Message #5 - Posted 2007/03/22 - Salmon Egg

On 3/22/07 6:01 AM, in article jones948-7B14E5.09014822032007@charm.magnus.acs.ohio-state.edu, Steve Jones wrote:

Previously, Colin Fox wrote:

My TiBook 400 has started to give me a small shock when the charger is plugged in and I touch a corner.
The battery is only a couple of months old.
Any one have a suggestion as to what may be going on?

Thanks, Colin

Check the cable on your AC adapter. I had one that was worn out to the point that you could see arcing inside the cable right behind the part that plugs into the computer.
I don't know if that would necessarily cause what you're seeing, but if it only happens when the charger is connected, it seems possible.

Steve

I would want to know more about the shock. How are you connected when you receive one? Can you measure excess voltage using a voltmeter? Otherwise, it could be your imagination.

Bill
-- Fermez le Bush--about two years to go.
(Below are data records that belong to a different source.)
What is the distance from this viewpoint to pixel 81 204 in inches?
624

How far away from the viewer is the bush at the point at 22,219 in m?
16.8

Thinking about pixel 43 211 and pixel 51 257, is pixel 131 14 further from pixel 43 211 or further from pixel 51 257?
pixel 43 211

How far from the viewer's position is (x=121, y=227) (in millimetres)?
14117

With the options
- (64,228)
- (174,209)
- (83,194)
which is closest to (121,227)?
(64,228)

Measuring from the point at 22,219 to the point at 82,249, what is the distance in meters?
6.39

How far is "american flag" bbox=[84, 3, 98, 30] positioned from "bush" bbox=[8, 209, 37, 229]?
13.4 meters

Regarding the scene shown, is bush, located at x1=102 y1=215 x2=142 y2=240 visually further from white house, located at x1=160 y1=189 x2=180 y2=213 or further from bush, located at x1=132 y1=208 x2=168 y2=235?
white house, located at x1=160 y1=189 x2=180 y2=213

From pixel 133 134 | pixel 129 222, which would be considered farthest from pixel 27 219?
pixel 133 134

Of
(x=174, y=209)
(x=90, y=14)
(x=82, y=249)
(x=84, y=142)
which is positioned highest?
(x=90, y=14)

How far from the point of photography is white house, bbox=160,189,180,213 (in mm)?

Message #6 - Posted 2007/03/23 - Wayne C. Morris

Previously, Salmon Egg wrote:

On 3/22/07 6:01 AM, in article jones948-7B14E5.09014822032007@charm.magnus.acs.ohio-state.edu, Steve Jones wrote:

Previously, Colin Fox wrote:

My TiBook 400 has started to give me a small shock when the charger is plugged in and I touch a corner.
The battery is only a couple of months old.
Any one have a suggestion as to what may be going on?

Thanks, Colin

Check the cable on your AC adapter. I had one that was worn out to the point that you could see arcing inside the cable right behind the part that plugs into the computer.
I don't know if that would necessarily cause what you're seeing, but if it only happens when the charger is connected, it seems possible.

Steve

I would want to know more about the shock. How are you connected when you receive one? Can you measure excess voltage using a voltmeter? Otherwise, it could be your imagination.

Or it could just be a static shock. You build up a static charge by walking across the carpet, or shifting around in your chair. The power cord grounds the computer, so when you touch it, your static is discharged and you feel a small shock.

Next time it happens, freeze. Take your finger off the computer and stand/sit perfectly still for a minute. Then touch it again. If you get a second shock, it's probably electrical; if you don't, it was probably static.

Message #7 - Posted 2007/03/26 - zit

On Mar 23, 3:23 am, David Empson wrote:

Later PowerBook models had a new design of the power adapter which seems to have fixed the problem. If I use a more modern power adapter on my PowerBook, the problem goes away.

PowerBooks are not normally grounded.
Once the insulating paint comes off, they are not double insulated either.

Any line/mains powered device attached to the Mac can produce an annoying shock, not just the Mac's own power supply. A USB printer for example.

An easy fix is to connect the headphone jack to a grounded stereo. Sounds good too :)

I'm curious about the more modern power adaptor. Did they ground the "tip" conductor of the "stereo phone jack" that they used? That would need a 3 prong power cord as well.